As an origin story, Daredevil leans a little to close to Batman Begins. Murdock’s first on screen battle with criminals is nearly identical to Batman Begins, right down to the all black costume (popularized by Frank Miller’s run on the comic). When interrogating criminals, the dialog is a nearly copy of Nolan’s script, right down to the aggressive “Where is he?!” shouting. Where Daredevil has Batman Begins beat are the fight scenes. The benefit of the series being on Netflix is that it didn’t have to pull any punches when it comes to onscreen violence. And Daredevil is magnificently violent. The fights Murdock gets into are choreographed in such a way that makes me think of how fights play out in real life. His fighting style is a lot like his father, a boxer killed by the mob for not taking a dive, and as such, the hits are brutal, ugly and lack the graceful finesse of martial arts.

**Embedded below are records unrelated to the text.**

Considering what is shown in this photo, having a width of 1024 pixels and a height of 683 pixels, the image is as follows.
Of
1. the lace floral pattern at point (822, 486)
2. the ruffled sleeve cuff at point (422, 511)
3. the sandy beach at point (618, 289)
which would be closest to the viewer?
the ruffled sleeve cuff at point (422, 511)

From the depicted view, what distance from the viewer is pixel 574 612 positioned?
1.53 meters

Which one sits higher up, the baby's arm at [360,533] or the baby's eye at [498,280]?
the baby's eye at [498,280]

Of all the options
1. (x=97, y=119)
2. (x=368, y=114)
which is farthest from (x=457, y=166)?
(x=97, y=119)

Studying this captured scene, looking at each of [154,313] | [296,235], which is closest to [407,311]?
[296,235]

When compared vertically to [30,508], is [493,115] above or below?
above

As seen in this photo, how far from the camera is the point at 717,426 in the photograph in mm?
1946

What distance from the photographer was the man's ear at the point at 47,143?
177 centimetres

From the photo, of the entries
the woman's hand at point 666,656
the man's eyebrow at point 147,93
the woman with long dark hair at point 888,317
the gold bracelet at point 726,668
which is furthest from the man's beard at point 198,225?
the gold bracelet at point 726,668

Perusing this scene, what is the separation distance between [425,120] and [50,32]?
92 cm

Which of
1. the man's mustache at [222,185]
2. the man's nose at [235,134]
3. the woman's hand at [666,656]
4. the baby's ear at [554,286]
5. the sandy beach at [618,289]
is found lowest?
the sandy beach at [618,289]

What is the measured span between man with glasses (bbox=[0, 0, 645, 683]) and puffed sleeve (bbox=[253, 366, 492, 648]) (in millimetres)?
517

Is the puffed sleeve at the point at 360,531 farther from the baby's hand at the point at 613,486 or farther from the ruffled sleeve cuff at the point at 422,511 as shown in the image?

Matt decimates his opponents through sheer brutality, hammering against foes with merciless abandon that makes you wonder if he delights in the carnage he causes. Apart from the fights, there’s a lot of mob-related violence on as well. Never seen someone get their head caved in by a bowling ball? Now’s your chance. The look of the show is equally ugly and gritty. In fact, the representation of Hell’s Kitchen looks like a perfect home for Frank Castle. Oh my god. How awesome would it be to have an episode or two where Daredevil and the Punisher fight like they did in the comics?
Although I’m only on the fourth episode, Daredevil has completely won me over. I really hope that the show is successful enough for Marvel, ABC, and Netflix to produce more seasons. It’s funny, it’s awesome, and the casting (specifically D’onofrio and Charlie Cox) is fantastic. Great job, Marvel!